Although a plurality of embodiments have been described above, the present disclosure is not to be construed as being limited to these embodiments, and can be applied to various embodiments and combinations within a scope not deviating from the gist of the present disclosure.

In a modification, a Y-axis direction along the horizontal direction and an X-axis direction along the vertical direction may be defined. In a modification, the reflective portions 190, 2910 may be provided outside the footprints PF, RF of each optical path PL, RL at the detection control Cd in the housing unit 1 other than the frame member 18 holding the optical unit 2 and the scanning unit 3, for example in the housing body 12. In a modification, the light-shielding portion 181 may not be provided around the reflective portions 190, 2910. In a modification, the reflective portions 190, 2190 may be given positive reflection characteristics instead of diffuse reflection characteristics by forming reflective surfaces 191, 2191, such as inclined along an acute angle to the YZ and XY planes and facing the opposite side of the translucent window 16 in the X axis direction.

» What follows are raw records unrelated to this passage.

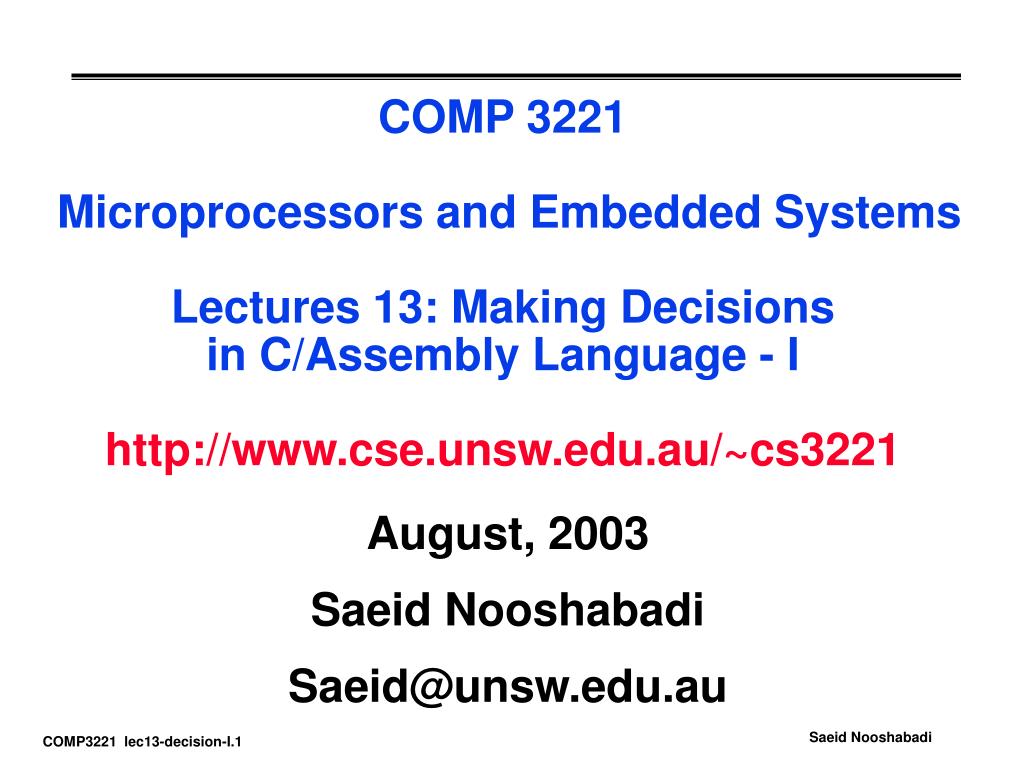 COMP 3221

Microprocessors and Embedded Systems

Lectures 13: Making Decisions in C/Assembly Language - I

http://www.cse.unsw.edu.au/~cs3221

August, 2003

Saeid Nooshabadi

Saeid@unsw.edu.au

COMP3221 lec13-decision-I.1

Saeid Nooshabadi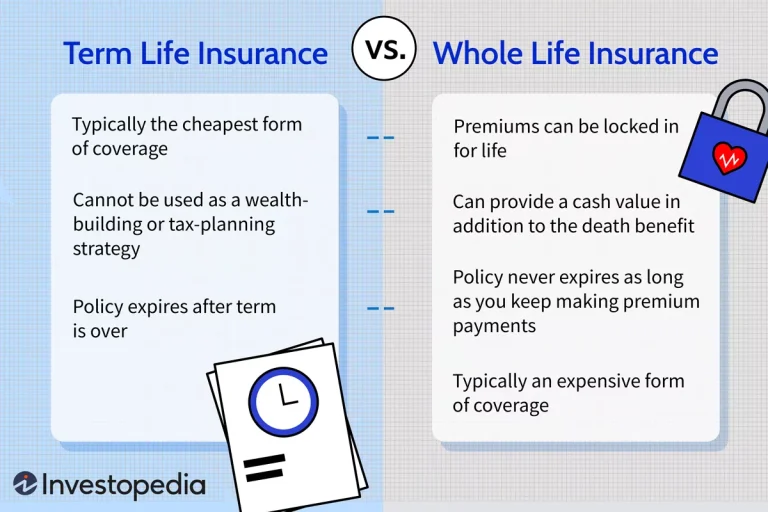 Term Life Insurance

VS.

Whole Life Insurance

Typically the cheapest form of coverage

Cannot be used as a wealth-building or tax-planning strategy

Policy expires after term is over

Premiums can be locked in for life

Can provide a cash value in addition to the death benefit

Policy never expires as long as you keep making premium payments

Typically an expensive form of coverage

Investopedia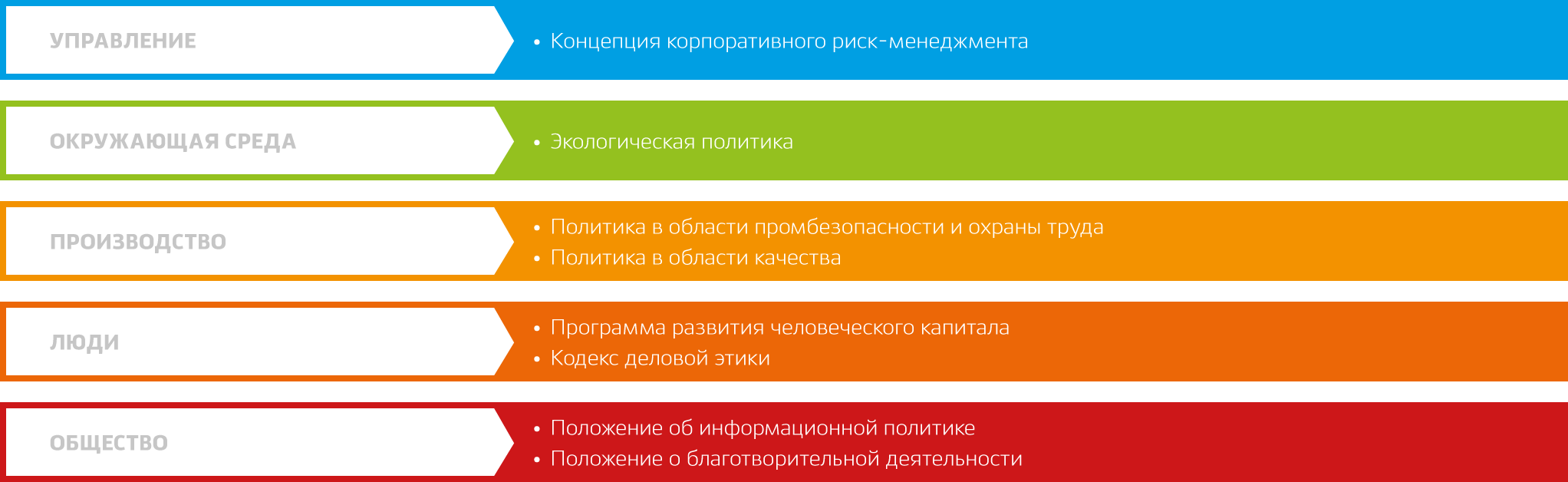 УПРАВЛЕНИЕ

• Концепция корпоративного риск-менеджмента

ОКРУЖАЮЩАЯ СРЕДА

• Экологическая политика

ПРОИЗВОДСТВО

• Политика в области промбезопасности и охраны труда
• Политика в области качества

ЛЮДИ

• Программа развития человеческого капитала
• Кодекс деловой этики

ОБЩЕСТВО

• Положение об информационной политике
• Положение о благотворительной деятельности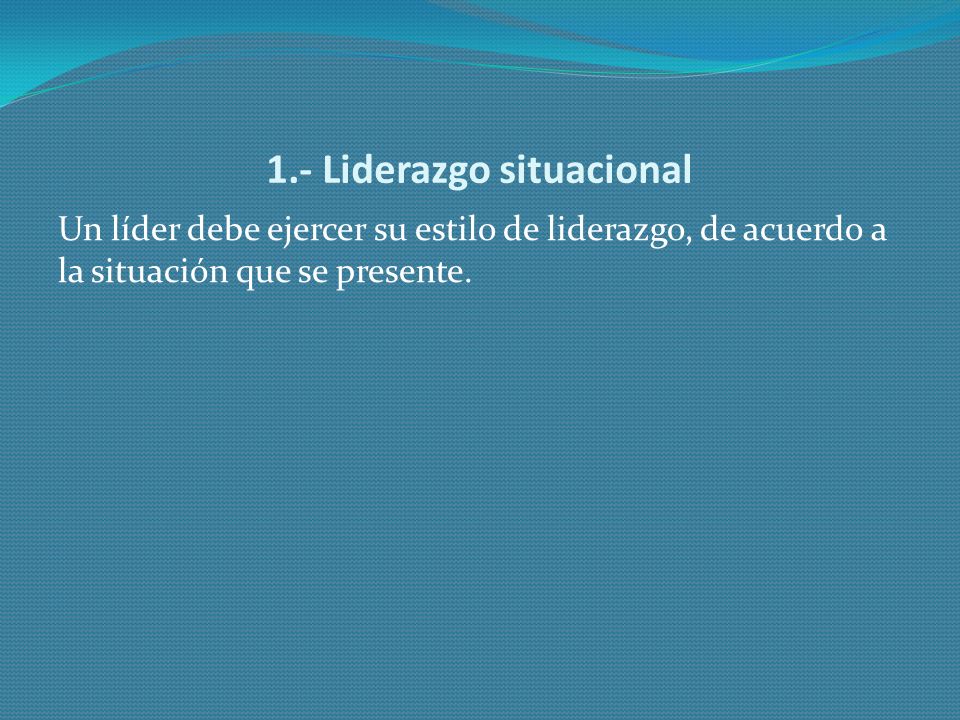 1.- Liderazgo situacional

Un líder debe ejercer su estilo de liderazgo, de acuerdo a la situación que se presente.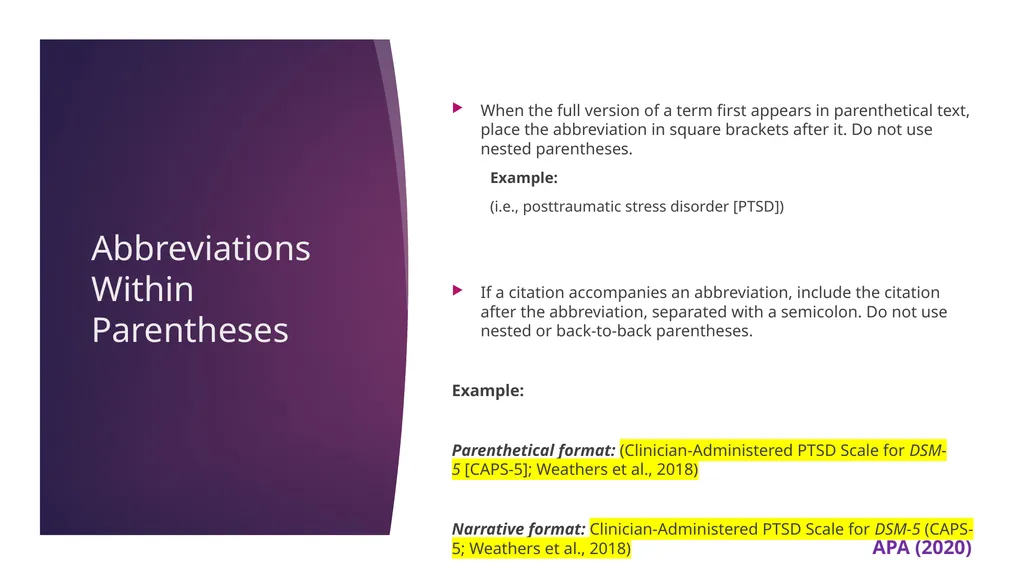 Abbreviations Within Parentheses

When the full version of a term first appears in parenthetical text, place the abbreviation in square brackets after it. Do not use nested parentheses.

Example:

(i.e., posttraumatic stress disorder [PTSD])

If a citation accompanies an abbreviation, include the citation after the abbreviation, separated with a semicolon. Do not use nested or back-to-back parentheses.

Example:

Parenthetical format: (Clinician-Administered PTSD Scale for DSM-5 [CAPS-5]; Weathers et al., 2018)

Narrative format: Clinician-Administered PTSD Scale for DSM-5 (CAPS-5; Weathers et al., 2018)

APA (2020)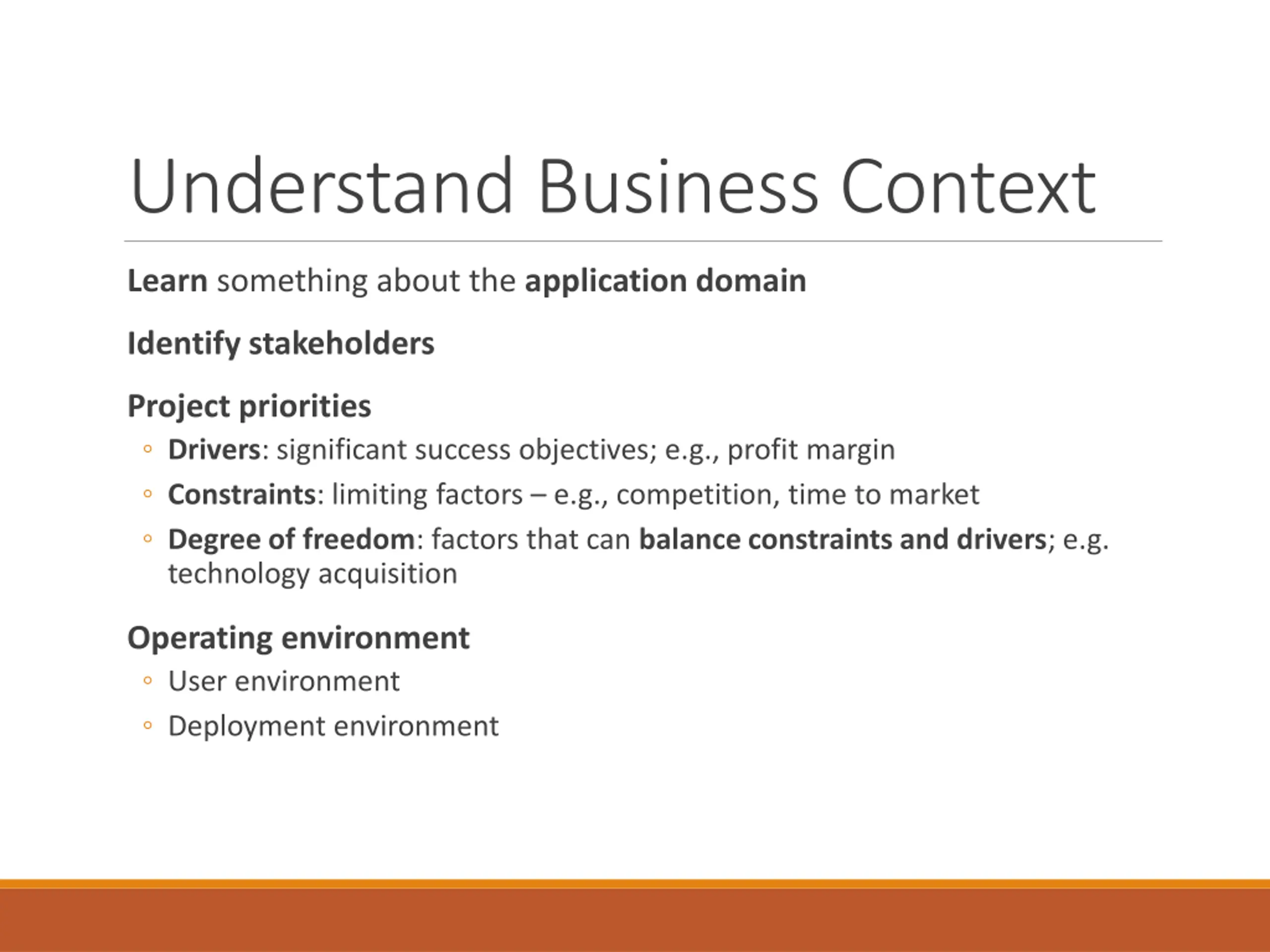 Understand Business Context

Learn something about the application domain

Identify stakeholders

Project priorities

◦ Drivers: significant success objectives; e.g., profit margin
◦ Constraints: limiting factors – e.g., competition, time to market
◦ Degree of freedom: factors that can balance constraints and drivers; e.g. technology acquisition

Operating environment

◦ User environment
◦ Deployment environment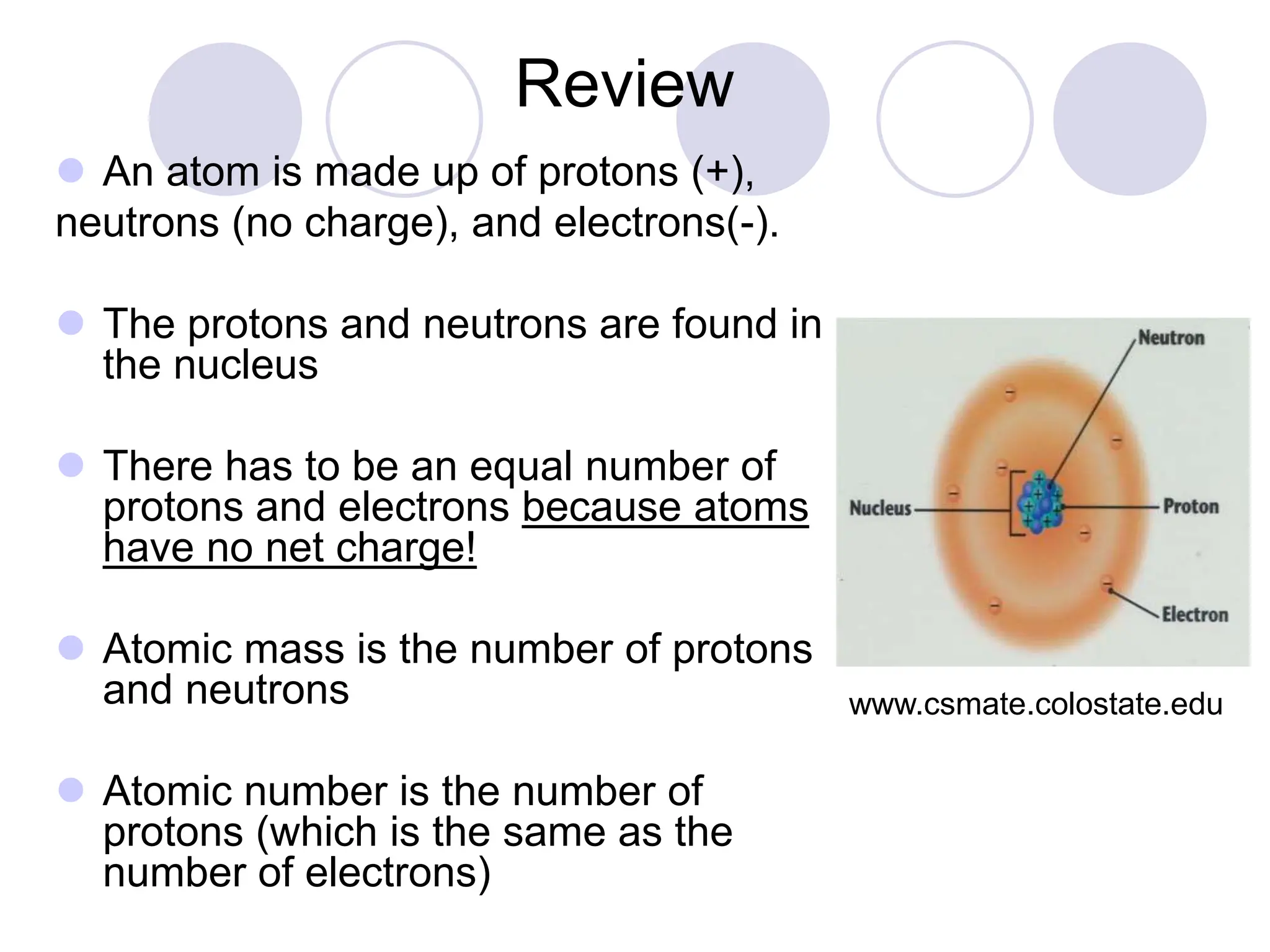 Review

An atom is made up of protons (+), neutrons (no charge), and electrons(-).

The protons and neutrons are found in the nucleus

There has to be an equal number of protons and electrons because atoms have no net charge!

Atomic mass is the number of protons and neutrons

Atomic number is the number of protons (which is the same as the number of electrons)

Neutron
Nucleus
Proton
Electron

www.csmate.colostate.edu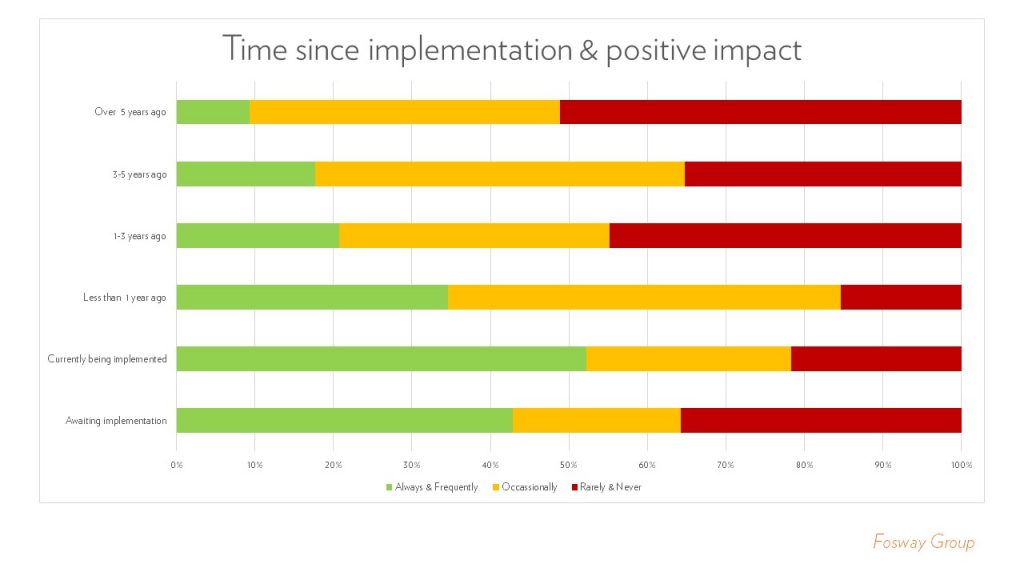 Time since implementation & positive impact

Over 5 years ago
3-5 years ago
1-3 years ago
Less than 1 year ago
Currently being implemented
Awaiting implementation

0% 10% 20% 30% 40% 50% 60% 70% 80% 90% 100%

Always & Frequently
Occassionally
Rarely & Never

Fosway Group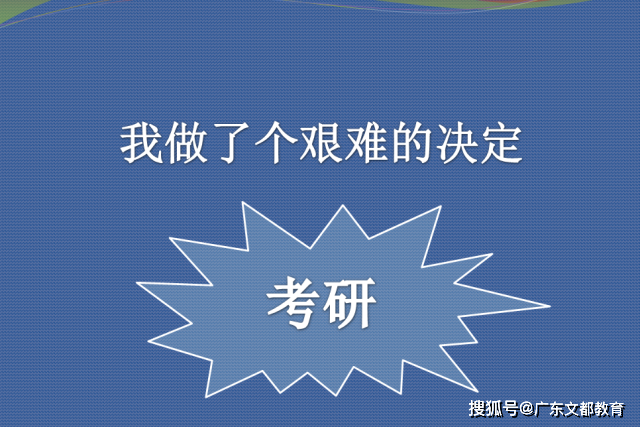 我做了个艰难的决定

考研

搜狐号@广东文都教育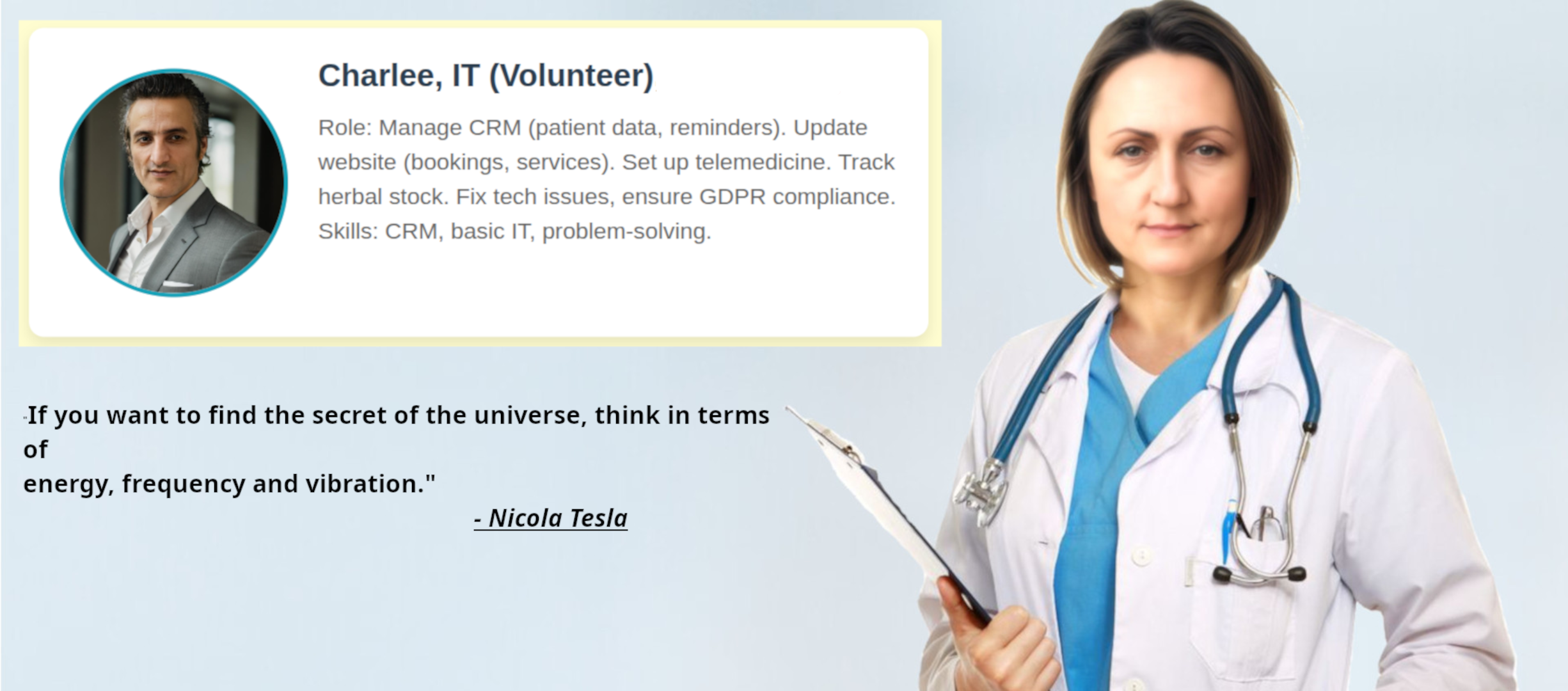 Charlee, IT (Volunteer)

Role: Manage CRM (patient data, reminders). Update website (bookings, services). Set up telemedicine. Track herbal stock. Fix tech issues, ensure GDPR compliance. Skills: CRM, basic IT, problem-solving.

"If you want to find the secret of the universe, think in terms of
energy, frequency and vibration."
- Nicola Tesla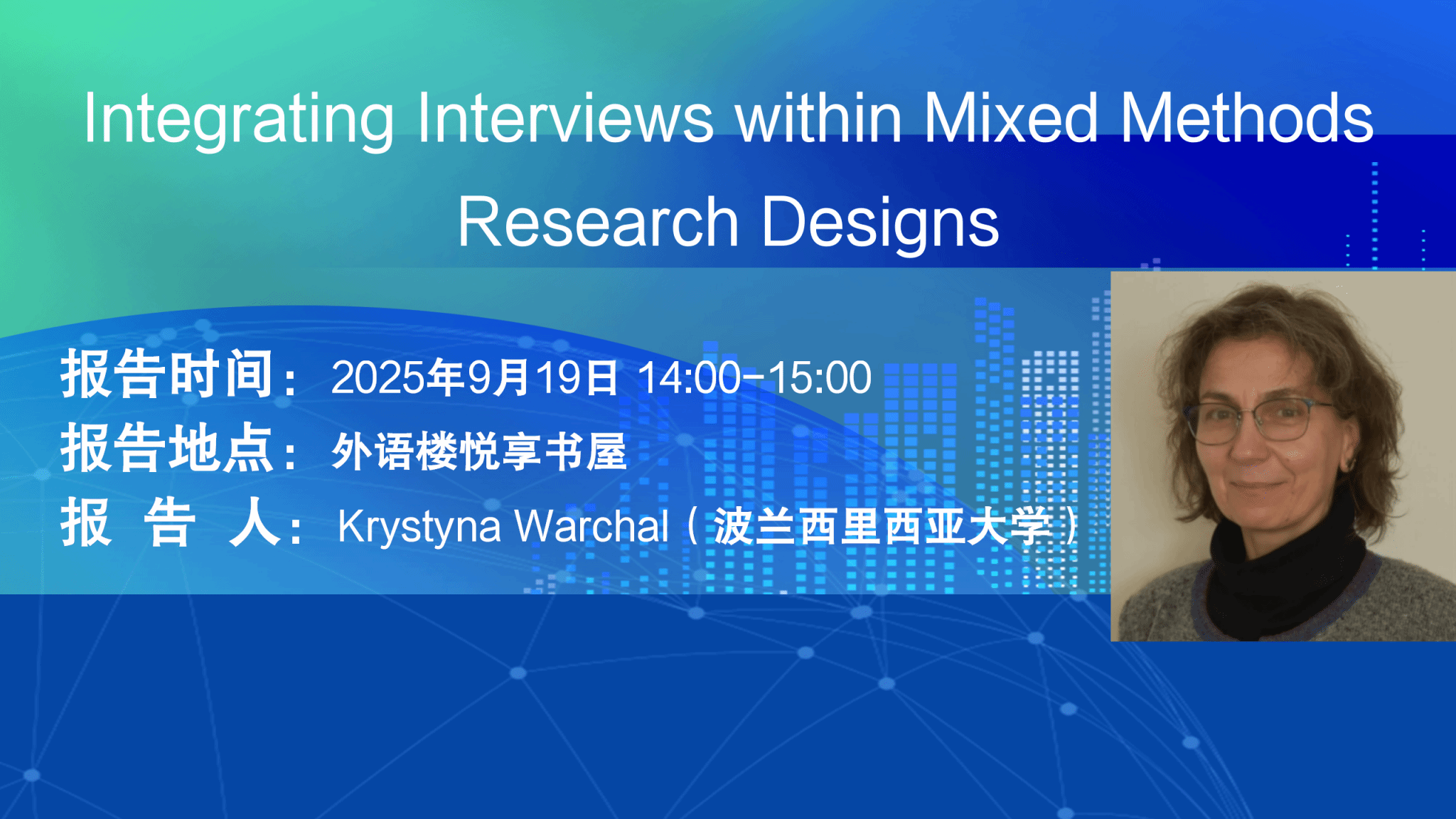 Integrating Interviews within Mixed Methods Research Designs

报告时间：2025年9月19日 14:00-15:00

报告地点：外语楼悦享书屋

报 告 人：Krystyna Warchal（波兰西里西亚大学）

A moving object to which the optical sensor 100 is applied in a modification may be, for example, an autonomous robot that can transport luggage or collect information by autonomous or remote driving. In a modification, the optical sensor 100 may be applied to objects other than moving objects, such as stationary structures.

While the present disclosure has been described with reference to embodiments thereof, it is to be understood that the disclosure is not limited to the embodiments and constructions. To the contrary, the present disclosure is intended to cover various modification and equivalent arrangements. In addition, while the various elements are shown in various combinations and configurations, which are exemplary, other combinations and configurations, including more, less or only a single element, are also within the spirit and scope of the present disclosure.